The outbreak of green algae is a serious natural disaster, which also threatens social economy and the health of human beings. The periodically occurrence of Enteromorpha along the coastline has been a stubborn local environmental problem here in Qingdao, Shandong, China.

At the same time, we respond to the third generation of biofuel production, in which algae, as an ideal source, takes a dominant position. Compared with traditional terrestrial plant used for biofuel like corn, straw and sugarcane, algae has much less lignin and more softer cellulose, which makes it easier to transform into fuel like ethanol.[1] In addition, algae as a marine plant, does not require land source at all. This can be a great advantage in the current world where population makes a big problem and the land is much more precious than ever. Considering these two reasons, our initial project was born. We decided to make use of Enteromorpha residue and turn it into ethanol in a synthetic biology way.

Figure 1.1 Enteromorpha outbreak in Qingdao
Figure 1.2 Traditional materials for cellulose fermentation
Figure 1.3 Cellulose in plant
Figure 1.4 Cellulose in algae

Figure 2 Sketch of cellulosome

It is easy to understand that the efficient degradation of cellulose and hemicellulose in algae residue is the key of this biological transformation. In nature, it is cellulose-decomposing microorganisms able to produce cellulase and xylanase that contribute most to cellulose and hemicellulose degradation. Among them, some kinds of anaerobion perform this complete procedure relying on the cellulosome expressed on their surface, which is a kind of scaffold protein complex assembled with cellulose. In this way, various constituent of enzymes can cooperate well with each other.[2] Its proximal effect and synergistic effect allow sufficient reaction in the shared environment, which empower them of efficient degradation ability.
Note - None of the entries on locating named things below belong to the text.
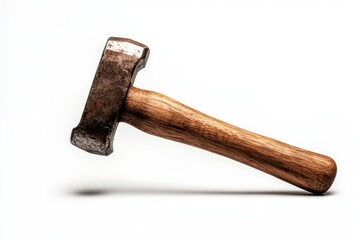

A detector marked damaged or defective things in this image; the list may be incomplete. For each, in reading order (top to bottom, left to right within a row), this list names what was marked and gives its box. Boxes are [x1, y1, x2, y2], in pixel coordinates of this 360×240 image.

rusty metal surface [70, 36, 149, 155]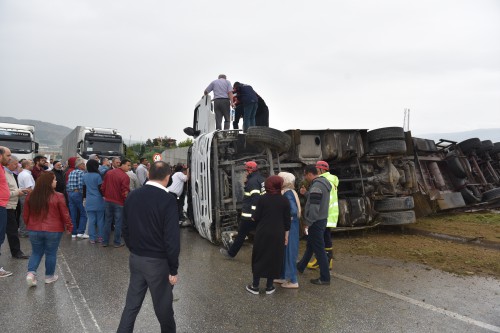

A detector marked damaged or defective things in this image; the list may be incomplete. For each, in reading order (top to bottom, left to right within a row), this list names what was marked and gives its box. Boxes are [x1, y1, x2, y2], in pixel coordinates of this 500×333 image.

overturned truck [184, 94, 500, 243]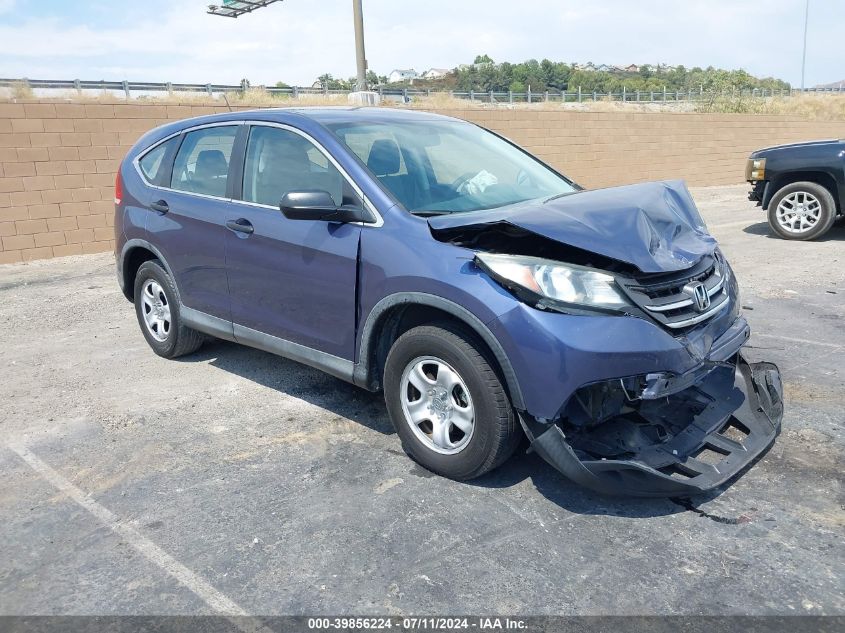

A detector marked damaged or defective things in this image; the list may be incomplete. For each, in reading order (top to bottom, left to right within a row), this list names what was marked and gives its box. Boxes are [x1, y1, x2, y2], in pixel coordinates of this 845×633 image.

crumpled hood [428, 180, 720, 274]
damaged front end [520, 354, 784, 496]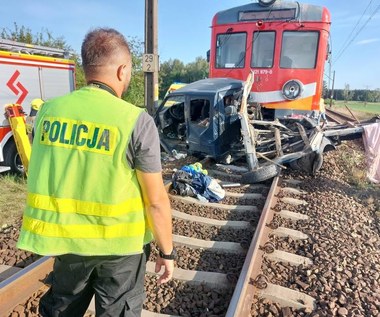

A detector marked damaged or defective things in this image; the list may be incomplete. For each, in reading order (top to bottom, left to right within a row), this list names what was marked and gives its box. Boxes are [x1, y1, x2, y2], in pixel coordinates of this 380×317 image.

crushed vehicle body [155, 75, 380, 183]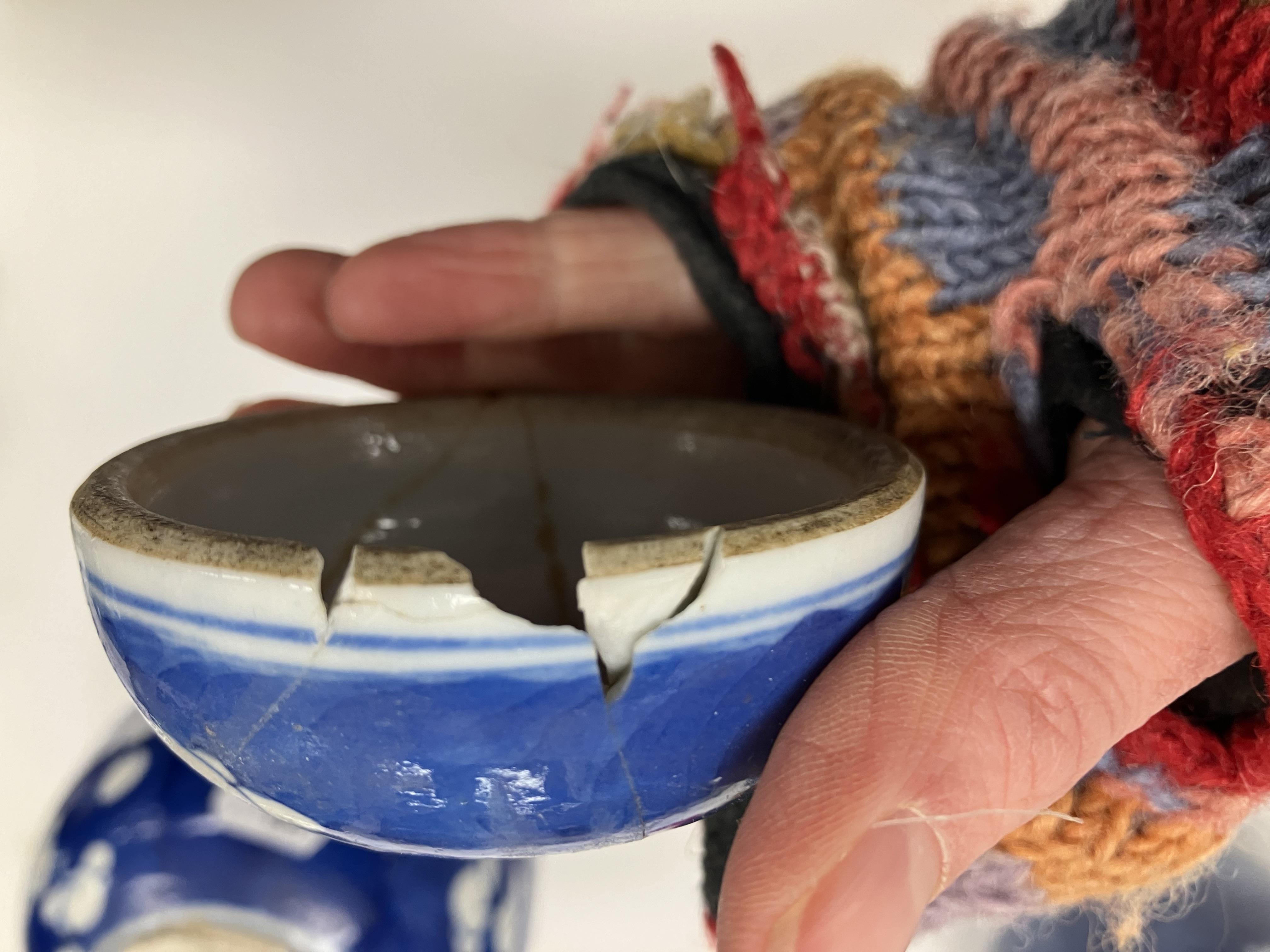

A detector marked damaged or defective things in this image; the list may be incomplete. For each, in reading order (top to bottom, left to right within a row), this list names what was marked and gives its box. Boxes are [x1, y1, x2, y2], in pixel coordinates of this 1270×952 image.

chipped rim [72, 396, 924, 581]
broken porcelain bowl [69, 396, 924, 858]
broken porcelain bowl [28, 721, 531, 949]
However, the structure of the cellulosome itself is complicated, which places a huge burden on yeast and greatly restricts the final react efficiency.[3] And this problem does not only exist here. So it just comes to us that Escherichia. coli might substitute for the function of cellulosome if only adhered to Saccharomyces cerevisiae. Despite the fact that the first few steps of cellulose and hemicellulose degradation have already been a mature procedure in bioindustry thus there is no need for us to start from them and use cellulosome, the adhesion platform can still be applied in many other situations. Such an adhesion platform between heterogeneous cells will certainly lighten the metabolic burden of yeast and hopefully, ensure the synergistic effect and proximal effect when they cooperate with each other. Meanwhile,with E. coli, a model organism, the system has the potential to realize far more functions.[4][5] So here comes a subpart of our project, the adhesion platform.

Figure 3 Sketch of adhesion platform

Figure 4 Comparison of promoter/terminator of CYC1 and MINI-GRE

Figure 5 The structure of mini promoter

Figure 6 The structure of mini terminator

In the procedure of circuit design, we realize that the large size of basic genetic regulatory parts may contain non-essential sequences, which can be simplified and optimized by synthetic biology work [8]. Therefore, design and synthesis of minimal promoters and terminators are critical for advancing synthetic biology in Yeast SynBio.

In previous research, synthetic biologists have achieved minimal promoters and minimal terminators in yeast. [7-8,13] However, they also find that the combination of promoter and terminator will affect the behavior of the circuit too, which means that it is difficult to predict the output level of particular circuit by the quantitative result of promoter and terminator respectively. Here, we combine the minimal promoter and minimal terminator together as a Minimal Genetic Regulatory Element (MINI-GRE) to test if we could get a minimal promoter-terminator pair with similar or higher transcription output level compared with commonly used transcriptional regulatory elements.

We successfully characterized a minimal promoter-terminator pair (MINI-GRE) with higher output than commonly used one. Simultaneously, we confirmed that this MINI-GRE can provide robust function in different Yeast strains (even in yeast SynX which includes chemical synthetic chromosome) and various environments by iGEM team collaboration. This work set up an important foundation for developing library and toolbox of genetic regulatory elements based on promoter-terminator pair as unit in Yeast, and shows powerful potential to standardize and apply this kind of promoter-terminator pair into various fields.